On Friday, HP disclosed plans to create a version of Java for the consumer market. Saying the company's developers had re-engineered the Java virtual machine without incorporating any Sun technology, officials maintained HP did not need a Java license.

Furthermore, HP announced an agreement to license its upcoming product to Microsoft Corp., Sun's bitter rival.

But Sun CEO Scott McNealy has since spoken with Lew Platt, his counterpart at HP. And Baratz indicated that from the tone of the conversation, there was room to narrow the divide between the two companies.

"According to Lew Platt, he has no intentions of infringing upon another company's intellectual property," Baratz said at the JavaOne conference here Tuesday. "I have a feeling that they were not properly informed."
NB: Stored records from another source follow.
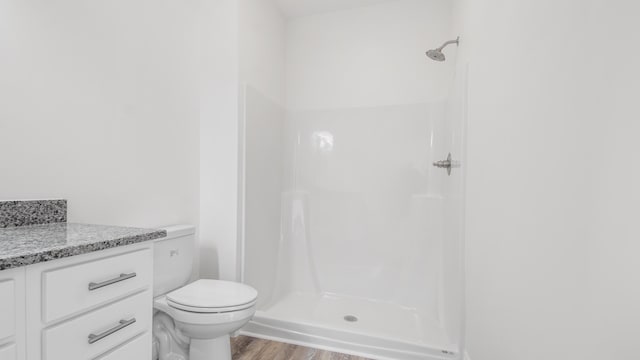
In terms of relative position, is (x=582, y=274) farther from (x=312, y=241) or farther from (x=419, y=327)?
(x=312, y=241)

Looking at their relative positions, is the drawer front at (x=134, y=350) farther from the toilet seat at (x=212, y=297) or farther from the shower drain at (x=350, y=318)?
the shower drain at (x=350, y=318)

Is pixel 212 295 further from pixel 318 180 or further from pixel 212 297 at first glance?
pixel 318 180

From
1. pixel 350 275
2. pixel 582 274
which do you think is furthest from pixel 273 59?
pixel 582 274

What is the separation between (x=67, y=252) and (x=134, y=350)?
16.1 inches

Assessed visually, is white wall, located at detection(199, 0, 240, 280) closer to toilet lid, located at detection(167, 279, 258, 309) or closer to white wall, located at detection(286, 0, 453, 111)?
toilet lid, located at detection(167, 279, 258, 309)

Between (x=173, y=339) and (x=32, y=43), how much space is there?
58.8 inches

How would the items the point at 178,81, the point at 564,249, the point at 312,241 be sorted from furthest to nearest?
1. the point at 312,241
2. the point at 178,81
3. the point at 564,249

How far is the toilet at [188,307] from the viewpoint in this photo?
1.34m

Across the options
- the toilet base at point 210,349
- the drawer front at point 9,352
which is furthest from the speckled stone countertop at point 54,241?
the toilet base at point 210,349

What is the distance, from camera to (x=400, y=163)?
241 cm

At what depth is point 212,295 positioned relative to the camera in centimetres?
149

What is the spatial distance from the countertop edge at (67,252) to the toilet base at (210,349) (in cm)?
79

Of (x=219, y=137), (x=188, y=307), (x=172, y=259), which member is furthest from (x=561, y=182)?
(x=219, y=137)

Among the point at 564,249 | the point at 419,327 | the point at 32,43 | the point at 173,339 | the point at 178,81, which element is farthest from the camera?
the point at 419,327
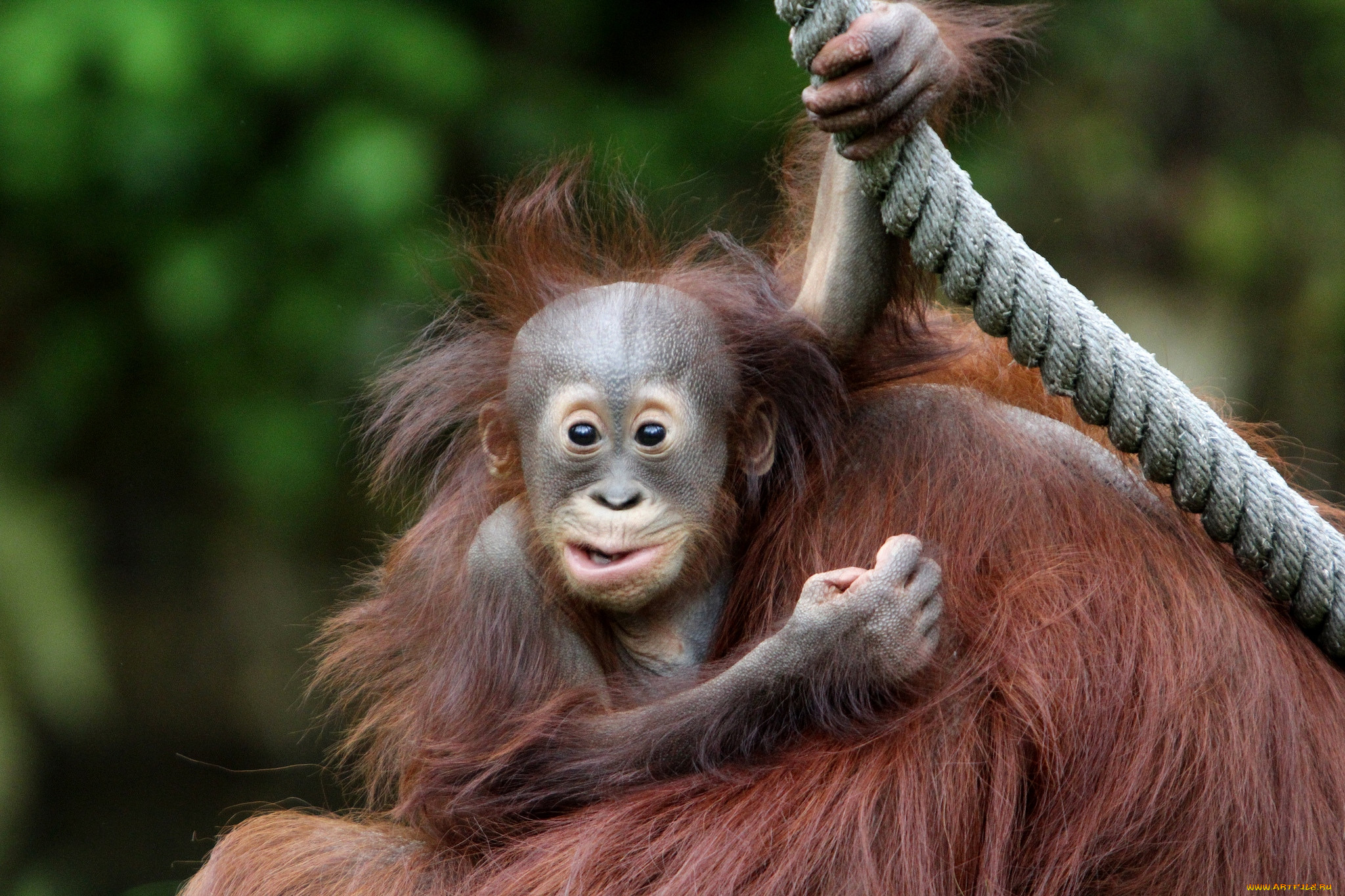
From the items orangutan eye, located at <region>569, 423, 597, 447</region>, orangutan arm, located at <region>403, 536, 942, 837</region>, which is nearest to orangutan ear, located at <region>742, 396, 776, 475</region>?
orangutan eye, located at <region>569, 423, 597, 447</region>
Officials at HP were not immediately available for comment.

Whether all this signals real movement on the issue remains unclear because beyond the press posturing, this dispute turns upon a point of contention that leaves little room for maneuvering.

Sun last year received the approval of an international standards board to oversee the Java standard. The company, which jealously guards its prerogative, says the process approved by the global standards body -- the International Organization for Standardization, or ISO -- is not open to negotiation.
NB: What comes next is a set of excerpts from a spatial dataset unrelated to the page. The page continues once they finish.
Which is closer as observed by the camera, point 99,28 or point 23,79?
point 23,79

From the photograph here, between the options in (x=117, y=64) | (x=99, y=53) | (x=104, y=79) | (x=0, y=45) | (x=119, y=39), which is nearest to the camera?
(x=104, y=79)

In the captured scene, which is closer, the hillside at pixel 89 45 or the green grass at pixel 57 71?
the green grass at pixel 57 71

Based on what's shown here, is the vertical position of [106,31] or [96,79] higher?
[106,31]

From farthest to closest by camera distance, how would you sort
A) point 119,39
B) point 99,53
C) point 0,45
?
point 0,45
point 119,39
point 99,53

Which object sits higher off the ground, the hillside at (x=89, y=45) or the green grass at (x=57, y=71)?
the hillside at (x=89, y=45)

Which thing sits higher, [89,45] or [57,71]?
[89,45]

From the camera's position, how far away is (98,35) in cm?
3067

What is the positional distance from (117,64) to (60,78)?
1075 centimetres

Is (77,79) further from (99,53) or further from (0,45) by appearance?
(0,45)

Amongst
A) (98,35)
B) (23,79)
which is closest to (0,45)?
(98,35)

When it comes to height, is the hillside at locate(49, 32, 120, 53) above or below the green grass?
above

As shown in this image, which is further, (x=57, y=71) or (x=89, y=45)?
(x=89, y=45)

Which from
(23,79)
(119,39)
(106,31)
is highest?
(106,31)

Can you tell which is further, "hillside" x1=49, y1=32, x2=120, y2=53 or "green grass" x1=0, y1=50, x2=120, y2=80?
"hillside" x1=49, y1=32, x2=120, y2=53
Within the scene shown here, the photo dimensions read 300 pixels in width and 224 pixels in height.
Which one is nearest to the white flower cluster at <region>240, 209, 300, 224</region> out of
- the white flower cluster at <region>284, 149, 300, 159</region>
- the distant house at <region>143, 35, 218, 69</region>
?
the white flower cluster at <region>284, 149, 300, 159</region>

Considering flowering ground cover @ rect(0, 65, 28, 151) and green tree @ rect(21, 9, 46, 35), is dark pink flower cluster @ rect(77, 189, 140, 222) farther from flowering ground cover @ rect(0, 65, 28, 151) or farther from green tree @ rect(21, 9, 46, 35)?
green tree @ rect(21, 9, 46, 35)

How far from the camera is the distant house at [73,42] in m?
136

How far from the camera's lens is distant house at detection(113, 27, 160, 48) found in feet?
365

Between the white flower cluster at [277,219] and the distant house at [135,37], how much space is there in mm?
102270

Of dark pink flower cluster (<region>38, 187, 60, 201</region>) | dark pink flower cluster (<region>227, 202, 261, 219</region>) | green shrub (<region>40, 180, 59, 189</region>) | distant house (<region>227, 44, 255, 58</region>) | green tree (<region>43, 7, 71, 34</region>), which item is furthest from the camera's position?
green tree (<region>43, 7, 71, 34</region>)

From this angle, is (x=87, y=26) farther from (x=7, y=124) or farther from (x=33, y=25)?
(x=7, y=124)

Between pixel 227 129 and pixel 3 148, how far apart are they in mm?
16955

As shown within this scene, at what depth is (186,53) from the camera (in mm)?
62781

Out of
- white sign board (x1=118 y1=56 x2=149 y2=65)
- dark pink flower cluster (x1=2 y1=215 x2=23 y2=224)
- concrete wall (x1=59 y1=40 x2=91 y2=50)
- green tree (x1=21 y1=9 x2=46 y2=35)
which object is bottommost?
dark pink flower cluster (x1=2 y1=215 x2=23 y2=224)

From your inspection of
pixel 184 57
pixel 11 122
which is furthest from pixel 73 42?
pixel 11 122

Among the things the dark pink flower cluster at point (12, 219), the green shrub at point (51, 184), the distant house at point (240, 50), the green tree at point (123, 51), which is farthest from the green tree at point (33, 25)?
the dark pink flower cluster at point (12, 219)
HP, Sun do agree on some things
Baratz disclosed that SunSoft and HP had negotiated for several months about licenses for Personal Java and Embedded Java, two products that were officially announced Tuesday at the JavaOne conference in San Francisco.

At one point, Baratz said, he held out the possibility of waiving the Java licensing fee altogether. "I asked, 'Does that solve the problem?' They said 'partially. But we don't like the process.' ... It really wasn't the money. It was the process.

"What we learned from years of experience with Unix and other technologies is that it tends to run more slowly," he said. "It's better to have one decision maker. ... There must be a decision maker to keep the process moving forward."

More conflict to come
However, Harry Fenik, an analyst at Zona Research Inc., said Sun's insistence upon controlling Java was a harbinger of more collisions with other companies in the computer industry.

"Despite any claimed Lew Platt quotations, no company the size of an HP or an IBM -- and anyone in between -- will allow their future to be dictated by Sun," Fenik said.

"Java is not an open standard -- it's anything but. It's Sun's proprietary environment and they might as well say it," he continued. "Sun has been alternatively greedy and grabby and has not allowed this thing to develop in the manner that their PR says it should."

IBM talking to HP
Meanwhile, IBM Corp. said Monday that it will take a look at HP's clone, assuming the licensing terms are favorable and that it conforms to Sun's Java standard.

"We would not turn it down," said Pat Sueltz, IBM's general manager, of Java software. "We are committed to open standards, and we will all compete on implementations of Java. Sun started out as a good steward of Java, but we all know what happened when Unix went awry. If we see that starting to happen again, we will speak up."

The issue threw a cloud over the first day of JavaOne, which Sun claims has attracted 14,000 developers. At one point during a press conference following his keynote, Baratz told reporters to stop asking questions about HP and focus on the many announcements Sun had made.